• **Sezione del testo**
Il 69% degli imprenditori titolari della concessione sono uomini, ma non è assolutamente trascurabile il fatto che il restante 31% vede una donna alla guida dell’azienda. L’età prevalente è ricompresa nella fascia di età 40-64 anni (68%), mentre 1 su 10 è possibile annoverarlo tra i giovani. Ben 2 casi su 10 hanno la laurea, il titolo di studio prevalente è il diploma di Scuola
Superiore (62%).
Si stima che l’impresa balneare italiana abbia un fatturato medio pari a 260.000€. Maggiore è la competitività da parte delle aziende più strutturate (con un fatturato di oltre 300.000€), mentre sono alte le difficoltà per quelle tra 120.000 e 300.000€. Dalle interviste è scaturito che per ben otto imprenditori su dieci (tra titolari e soci) l’impresa balneare rappresenta la principale fonte di reddito della famiglia.
I servizi cosiddetti ‘tradizionali’ (spiaggia, parcheggio e noleggio delle attrezzature), contribuiscono a generare la metà del fatturato, mentre quelli relativi alla somministrazione costituiscono un valore distintivo. Bar e ristoranti generano una quota addizionale di fatturato intorno al 48% del totale.
Il solo ristorante, poi, è in grado di garantire una stagionalità più lunga, oltre 1 impresa su 4, infatti, è in grado di operare per più di 6 mesi l’anno.
Le imprese balneari del Belpaese sono estremamente dinamiche: almeno 1 su 3 ha introdotto nuovi servizi a partire dal 2000. Se negli anni ’90 sono stati aggiunti quelli relativi all’intrattenimento (37% dei casi) o per attività sportive (30%), all’inizio di questo secolo sono stati inseriti o ampliati quelli per ristorazione (50%), intrattenimento (45%), dotazioni sportive (39%) e noleggio (37%), con in aggiunta spazi legati al wellness e ai servizi commerciali. I servizi sono gestiti, prevalentemente, in forma diretta, affidati a terzi il parcheggio e il ristorante (in circa 2 casi su 10).
In tema di investimenti nel biennio 2020-2022 oltre il 60% delle imprese ha acquistato attrezzature e arredi e circa il 50% strutture amovibili. Da prendere in considerazione il fatto che oltre 2 strutture su 3 abbiano scelto di eseguire interventi di manutenzione straordinaria e 1 su 3 anche significativi ampliamenti dei fabbricati.
Il livello degli investimenti dà conto di un settore che non vive di “rendite di posizione” ma che, al contrario, continua a migliorare i servizi per aumentare il livello di soddisfazione della clientela e l’attrattività della destinazione.

Voci grezze:
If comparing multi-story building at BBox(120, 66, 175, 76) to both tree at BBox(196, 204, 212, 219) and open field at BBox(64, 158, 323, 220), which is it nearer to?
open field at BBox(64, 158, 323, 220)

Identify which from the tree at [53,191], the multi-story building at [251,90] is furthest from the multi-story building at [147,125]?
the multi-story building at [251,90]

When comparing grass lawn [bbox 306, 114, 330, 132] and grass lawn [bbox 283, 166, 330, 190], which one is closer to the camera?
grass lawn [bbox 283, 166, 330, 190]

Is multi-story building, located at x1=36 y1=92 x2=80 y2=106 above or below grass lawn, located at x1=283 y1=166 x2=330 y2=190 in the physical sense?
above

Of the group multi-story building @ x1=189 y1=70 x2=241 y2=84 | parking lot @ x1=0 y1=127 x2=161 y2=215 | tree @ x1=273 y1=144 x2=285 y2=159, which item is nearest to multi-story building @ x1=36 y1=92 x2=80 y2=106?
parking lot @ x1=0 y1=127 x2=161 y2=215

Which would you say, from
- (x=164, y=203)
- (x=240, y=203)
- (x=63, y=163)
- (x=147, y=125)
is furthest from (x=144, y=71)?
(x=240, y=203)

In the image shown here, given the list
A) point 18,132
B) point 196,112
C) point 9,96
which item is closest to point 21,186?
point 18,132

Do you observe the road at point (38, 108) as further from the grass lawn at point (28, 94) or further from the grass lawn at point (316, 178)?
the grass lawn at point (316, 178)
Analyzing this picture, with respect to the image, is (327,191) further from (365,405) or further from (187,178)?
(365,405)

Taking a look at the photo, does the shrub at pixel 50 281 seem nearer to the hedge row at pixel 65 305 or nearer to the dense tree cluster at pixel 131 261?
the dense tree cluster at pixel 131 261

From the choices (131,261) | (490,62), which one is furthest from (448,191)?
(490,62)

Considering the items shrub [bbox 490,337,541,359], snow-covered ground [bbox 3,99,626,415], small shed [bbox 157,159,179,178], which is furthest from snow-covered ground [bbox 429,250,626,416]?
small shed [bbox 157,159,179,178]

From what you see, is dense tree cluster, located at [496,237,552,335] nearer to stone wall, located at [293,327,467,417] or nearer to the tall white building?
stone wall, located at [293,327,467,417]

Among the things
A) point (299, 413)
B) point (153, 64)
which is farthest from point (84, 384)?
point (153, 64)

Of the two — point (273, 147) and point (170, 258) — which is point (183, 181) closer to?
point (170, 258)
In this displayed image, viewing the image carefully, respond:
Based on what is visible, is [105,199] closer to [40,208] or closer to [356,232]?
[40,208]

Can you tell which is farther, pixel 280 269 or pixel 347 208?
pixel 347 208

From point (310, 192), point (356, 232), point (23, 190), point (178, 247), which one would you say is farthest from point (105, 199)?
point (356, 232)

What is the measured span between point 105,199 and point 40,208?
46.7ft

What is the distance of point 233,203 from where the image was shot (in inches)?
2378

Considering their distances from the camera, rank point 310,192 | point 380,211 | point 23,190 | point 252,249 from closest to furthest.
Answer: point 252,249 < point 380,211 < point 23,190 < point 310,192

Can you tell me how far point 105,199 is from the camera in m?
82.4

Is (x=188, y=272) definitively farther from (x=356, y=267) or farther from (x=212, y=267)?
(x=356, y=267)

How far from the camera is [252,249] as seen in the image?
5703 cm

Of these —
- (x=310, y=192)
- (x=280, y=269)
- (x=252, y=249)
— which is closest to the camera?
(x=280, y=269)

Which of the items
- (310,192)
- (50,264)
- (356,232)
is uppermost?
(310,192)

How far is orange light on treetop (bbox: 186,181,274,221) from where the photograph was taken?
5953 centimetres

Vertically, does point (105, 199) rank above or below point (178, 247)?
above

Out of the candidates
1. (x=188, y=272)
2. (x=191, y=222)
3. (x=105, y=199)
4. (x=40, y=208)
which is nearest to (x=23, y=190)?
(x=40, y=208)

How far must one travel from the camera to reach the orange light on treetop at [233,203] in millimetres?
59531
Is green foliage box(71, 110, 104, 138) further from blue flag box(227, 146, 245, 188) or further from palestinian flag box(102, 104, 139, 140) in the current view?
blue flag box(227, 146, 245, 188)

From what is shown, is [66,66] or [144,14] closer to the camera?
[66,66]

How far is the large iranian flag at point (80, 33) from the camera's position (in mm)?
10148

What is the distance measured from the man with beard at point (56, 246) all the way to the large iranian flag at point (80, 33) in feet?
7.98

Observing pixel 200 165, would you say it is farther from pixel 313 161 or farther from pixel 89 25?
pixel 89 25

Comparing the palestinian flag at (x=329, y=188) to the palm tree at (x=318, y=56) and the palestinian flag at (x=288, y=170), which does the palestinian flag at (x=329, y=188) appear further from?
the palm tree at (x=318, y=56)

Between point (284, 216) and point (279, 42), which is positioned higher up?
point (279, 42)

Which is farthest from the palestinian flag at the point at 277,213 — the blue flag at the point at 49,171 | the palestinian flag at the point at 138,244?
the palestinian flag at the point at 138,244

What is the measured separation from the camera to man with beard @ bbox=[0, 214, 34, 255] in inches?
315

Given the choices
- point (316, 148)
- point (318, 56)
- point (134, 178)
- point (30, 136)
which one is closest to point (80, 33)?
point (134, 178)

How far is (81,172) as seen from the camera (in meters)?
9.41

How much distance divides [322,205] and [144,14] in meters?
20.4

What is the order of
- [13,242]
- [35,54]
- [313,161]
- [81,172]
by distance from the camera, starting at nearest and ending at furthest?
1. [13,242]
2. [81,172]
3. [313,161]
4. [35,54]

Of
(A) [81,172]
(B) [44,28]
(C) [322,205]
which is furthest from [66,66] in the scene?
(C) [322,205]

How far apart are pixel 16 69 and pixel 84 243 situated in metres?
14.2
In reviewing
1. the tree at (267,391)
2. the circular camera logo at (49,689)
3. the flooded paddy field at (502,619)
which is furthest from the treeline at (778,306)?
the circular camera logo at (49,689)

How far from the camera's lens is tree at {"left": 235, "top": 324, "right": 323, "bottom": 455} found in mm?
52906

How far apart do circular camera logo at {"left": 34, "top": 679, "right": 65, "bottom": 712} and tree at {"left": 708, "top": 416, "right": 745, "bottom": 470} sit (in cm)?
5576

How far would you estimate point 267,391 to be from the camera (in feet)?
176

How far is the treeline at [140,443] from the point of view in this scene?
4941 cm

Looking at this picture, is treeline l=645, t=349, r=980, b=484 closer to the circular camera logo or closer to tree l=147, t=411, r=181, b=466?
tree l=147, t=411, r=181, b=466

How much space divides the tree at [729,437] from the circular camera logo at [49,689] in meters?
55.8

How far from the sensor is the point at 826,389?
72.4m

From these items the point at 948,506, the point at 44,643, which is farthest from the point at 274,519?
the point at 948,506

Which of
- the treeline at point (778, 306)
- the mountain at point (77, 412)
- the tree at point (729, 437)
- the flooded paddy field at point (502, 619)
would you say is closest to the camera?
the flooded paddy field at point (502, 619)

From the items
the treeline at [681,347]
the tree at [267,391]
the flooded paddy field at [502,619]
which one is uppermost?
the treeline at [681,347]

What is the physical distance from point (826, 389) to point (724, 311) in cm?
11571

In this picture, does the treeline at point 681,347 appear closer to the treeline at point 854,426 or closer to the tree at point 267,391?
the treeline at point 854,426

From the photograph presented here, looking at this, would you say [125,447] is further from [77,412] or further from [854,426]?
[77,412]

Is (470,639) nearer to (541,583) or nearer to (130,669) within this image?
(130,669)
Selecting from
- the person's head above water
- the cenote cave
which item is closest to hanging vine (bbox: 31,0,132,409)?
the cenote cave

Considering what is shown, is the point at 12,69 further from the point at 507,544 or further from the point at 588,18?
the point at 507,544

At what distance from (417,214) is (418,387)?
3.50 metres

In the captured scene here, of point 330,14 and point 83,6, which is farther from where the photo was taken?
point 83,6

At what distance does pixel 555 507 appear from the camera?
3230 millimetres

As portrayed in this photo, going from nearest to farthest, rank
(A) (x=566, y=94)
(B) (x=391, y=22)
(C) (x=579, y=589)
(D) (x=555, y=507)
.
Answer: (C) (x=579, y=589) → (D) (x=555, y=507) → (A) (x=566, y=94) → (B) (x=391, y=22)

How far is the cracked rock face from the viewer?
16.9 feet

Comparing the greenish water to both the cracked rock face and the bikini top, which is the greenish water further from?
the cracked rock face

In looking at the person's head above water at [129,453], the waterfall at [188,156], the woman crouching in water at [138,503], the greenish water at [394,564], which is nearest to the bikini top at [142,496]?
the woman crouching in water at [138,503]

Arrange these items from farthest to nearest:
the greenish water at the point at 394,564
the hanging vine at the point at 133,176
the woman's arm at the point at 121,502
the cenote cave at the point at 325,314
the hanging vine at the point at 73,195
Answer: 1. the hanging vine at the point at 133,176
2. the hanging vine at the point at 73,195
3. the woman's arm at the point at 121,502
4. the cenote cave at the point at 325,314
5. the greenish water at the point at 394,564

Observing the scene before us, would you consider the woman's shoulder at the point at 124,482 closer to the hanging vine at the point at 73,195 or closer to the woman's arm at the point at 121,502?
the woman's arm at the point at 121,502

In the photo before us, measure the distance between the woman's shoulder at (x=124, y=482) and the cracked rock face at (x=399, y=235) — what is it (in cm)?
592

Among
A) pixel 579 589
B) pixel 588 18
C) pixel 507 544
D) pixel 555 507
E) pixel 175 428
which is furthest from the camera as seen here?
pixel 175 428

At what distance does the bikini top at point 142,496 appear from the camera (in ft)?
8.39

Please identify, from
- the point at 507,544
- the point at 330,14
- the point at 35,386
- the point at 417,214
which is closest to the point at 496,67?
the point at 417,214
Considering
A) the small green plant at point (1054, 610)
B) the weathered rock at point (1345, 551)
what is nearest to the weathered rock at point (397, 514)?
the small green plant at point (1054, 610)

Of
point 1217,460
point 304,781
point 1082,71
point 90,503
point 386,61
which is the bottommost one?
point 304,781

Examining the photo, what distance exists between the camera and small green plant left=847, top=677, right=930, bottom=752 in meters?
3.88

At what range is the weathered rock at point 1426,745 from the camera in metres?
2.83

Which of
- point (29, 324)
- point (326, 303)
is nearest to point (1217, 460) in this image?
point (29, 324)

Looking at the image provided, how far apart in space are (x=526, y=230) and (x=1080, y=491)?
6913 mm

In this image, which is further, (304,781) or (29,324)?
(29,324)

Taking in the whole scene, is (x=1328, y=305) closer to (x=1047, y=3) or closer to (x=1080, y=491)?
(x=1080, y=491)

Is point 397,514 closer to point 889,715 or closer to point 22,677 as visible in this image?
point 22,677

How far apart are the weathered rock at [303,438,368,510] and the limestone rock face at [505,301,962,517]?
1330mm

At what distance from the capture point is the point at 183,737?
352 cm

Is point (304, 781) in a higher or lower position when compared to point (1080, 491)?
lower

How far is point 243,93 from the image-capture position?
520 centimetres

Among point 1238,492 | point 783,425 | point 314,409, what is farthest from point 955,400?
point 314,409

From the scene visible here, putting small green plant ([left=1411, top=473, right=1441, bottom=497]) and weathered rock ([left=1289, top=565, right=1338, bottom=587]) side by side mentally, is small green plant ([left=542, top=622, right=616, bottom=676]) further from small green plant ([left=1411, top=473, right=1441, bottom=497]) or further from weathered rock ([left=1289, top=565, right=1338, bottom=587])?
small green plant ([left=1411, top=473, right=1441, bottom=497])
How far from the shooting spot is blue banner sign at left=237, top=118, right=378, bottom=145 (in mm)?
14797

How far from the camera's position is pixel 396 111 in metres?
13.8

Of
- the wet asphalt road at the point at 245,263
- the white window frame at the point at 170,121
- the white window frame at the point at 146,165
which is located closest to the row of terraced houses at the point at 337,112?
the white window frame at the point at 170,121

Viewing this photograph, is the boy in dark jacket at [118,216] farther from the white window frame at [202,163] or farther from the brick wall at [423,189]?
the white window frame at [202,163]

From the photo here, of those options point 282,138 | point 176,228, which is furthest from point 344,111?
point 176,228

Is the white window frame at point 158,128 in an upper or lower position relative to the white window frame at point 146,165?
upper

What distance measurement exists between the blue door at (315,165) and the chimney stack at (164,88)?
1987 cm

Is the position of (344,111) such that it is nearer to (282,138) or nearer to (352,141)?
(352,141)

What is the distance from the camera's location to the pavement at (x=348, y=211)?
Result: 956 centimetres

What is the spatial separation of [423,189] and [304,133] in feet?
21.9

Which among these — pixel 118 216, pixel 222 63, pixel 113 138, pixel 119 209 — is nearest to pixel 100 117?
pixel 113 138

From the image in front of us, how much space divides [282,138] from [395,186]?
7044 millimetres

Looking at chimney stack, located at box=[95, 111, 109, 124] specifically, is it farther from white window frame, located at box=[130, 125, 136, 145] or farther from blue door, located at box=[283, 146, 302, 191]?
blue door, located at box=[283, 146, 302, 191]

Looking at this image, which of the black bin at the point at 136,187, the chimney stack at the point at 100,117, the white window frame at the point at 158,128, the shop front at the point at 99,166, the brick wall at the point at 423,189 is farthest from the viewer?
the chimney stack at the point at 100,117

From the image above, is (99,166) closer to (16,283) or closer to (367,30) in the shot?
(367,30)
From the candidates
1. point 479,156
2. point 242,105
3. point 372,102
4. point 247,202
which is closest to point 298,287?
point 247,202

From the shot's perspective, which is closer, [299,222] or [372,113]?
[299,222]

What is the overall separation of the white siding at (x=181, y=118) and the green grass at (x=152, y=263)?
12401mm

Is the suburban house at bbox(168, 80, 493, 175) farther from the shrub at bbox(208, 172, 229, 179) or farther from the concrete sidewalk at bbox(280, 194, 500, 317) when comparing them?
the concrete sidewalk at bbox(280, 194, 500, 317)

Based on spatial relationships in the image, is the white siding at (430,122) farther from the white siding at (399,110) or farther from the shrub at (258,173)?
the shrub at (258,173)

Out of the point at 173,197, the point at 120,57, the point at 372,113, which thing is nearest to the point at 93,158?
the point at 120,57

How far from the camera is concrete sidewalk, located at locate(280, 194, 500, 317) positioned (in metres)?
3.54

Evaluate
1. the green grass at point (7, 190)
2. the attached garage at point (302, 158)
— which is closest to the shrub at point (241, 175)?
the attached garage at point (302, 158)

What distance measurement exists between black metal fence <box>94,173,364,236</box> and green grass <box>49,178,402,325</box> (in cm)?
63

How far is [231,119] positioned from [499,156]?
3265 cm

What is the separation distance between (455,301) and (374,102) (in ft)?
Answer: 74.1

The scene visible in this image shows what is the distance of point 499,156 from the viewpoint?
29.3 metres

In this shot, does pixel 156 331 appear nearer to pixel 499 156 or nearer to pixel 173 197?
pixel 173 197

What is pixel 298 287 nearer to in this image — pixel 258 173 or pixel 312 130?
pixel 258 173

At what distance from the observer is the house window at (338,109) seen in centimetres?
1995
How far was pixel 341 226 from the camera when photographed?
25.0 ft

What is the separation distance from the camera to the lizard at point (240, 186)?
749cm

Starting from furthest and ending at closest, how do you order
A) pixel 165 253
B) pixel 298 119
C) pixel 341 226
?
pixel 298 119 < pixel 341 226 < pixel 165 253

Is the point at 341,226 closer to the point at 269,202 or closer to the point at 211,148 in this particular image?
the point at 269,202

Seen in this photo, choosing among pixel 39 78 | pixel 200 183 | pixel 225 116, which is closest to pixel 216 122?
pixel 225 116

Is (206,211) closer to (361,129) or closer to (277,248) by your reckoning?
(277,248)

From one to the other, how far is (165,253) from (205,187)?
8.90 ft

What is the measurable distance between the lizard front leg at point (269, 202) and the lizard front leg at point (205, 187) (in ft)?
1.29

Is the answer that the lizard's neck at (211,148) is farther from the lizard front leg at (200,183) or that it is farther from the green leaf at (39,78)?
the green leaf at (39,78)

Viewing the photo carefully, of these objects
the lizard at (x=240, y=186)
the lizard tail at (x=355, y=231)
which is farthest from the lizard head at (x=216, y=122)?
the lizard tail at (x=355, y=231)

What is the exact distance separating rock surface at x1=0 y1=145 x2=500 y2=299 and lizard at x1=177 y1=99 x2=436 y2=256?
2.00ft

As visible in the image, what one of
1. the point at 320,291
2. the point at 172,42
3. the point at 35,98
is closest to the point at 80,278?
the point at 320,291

• **Esercizi da svolgere**
**A)** Riporta senza modifiche il passo del testo sulle imprese balneari che si apre con le parole contenenti "I servizi cosiddetti" e si chiude con "48% del totale.".
**B)** Scrivi il seguito del testo sulle imprese balneari, riprendendo dal punto in cui si ferma.

• **Risultati degli esercizi**
**A)**
I servizi cosiddetti ‘tradizionali’ (spiaggia, parcheggio e noleggio delle attrezzature), contribuiscono a generare la metà del fatturato, mentre quelli relativi alla somministrazione costituiscono un valore distintivo. Bar e ristoranti generano una quota addizionale di fatturato intorno al 48% del totale.

**B)**
È oramai noto come il turismo italiano sia in grado di generare impatti economici (e anche sociali) difficilmente equiparabili ad altre attività produttive.
I dati relativi alla crescente complessità e varietà dei servizi offerti (bar, ristorazione, attrezzature sportive,wellness, intrattenimento bambini…),testimonianouna costanteattenzione delle imprese ai cambiamenti della domanda ed evidenziano l’esigenza perdurante nel tempo di continui investimenti sia di allargamento dell’offerta, sia di qualificazione delle strutture.
Le imprese balneari italiane, oggi, vivono all’interno di un duplice sistema competitivo: quello interno relativo alla destinazione turistica in cui operano, e quello esterno composto dalle migliaia di destinazioni turistiche nazionali e internazionali.
Si tratta di risposte ad un significativo cambiamento del mercato che assume caratteri di maggiore concorrenzialità legati, in primo luogo, al cambiamento dei modelli di fruizione della vacanza balneare (ad esempio la forte crescita delle vacanze brevi e dei fine settimana), e, più in generale, alla segmentazione delle vacanze che favorisce la pluralità di scelte tra balneazione, città d’arte, montagna e, soprattutto, apre al mercato internazionale. Nel litorale italiano lungo 7.466 km, le coste basse sono pari a 3.951 Km (52,9%), per il 42,5% interessate dal fenomeno erosivo (fonte Ispra).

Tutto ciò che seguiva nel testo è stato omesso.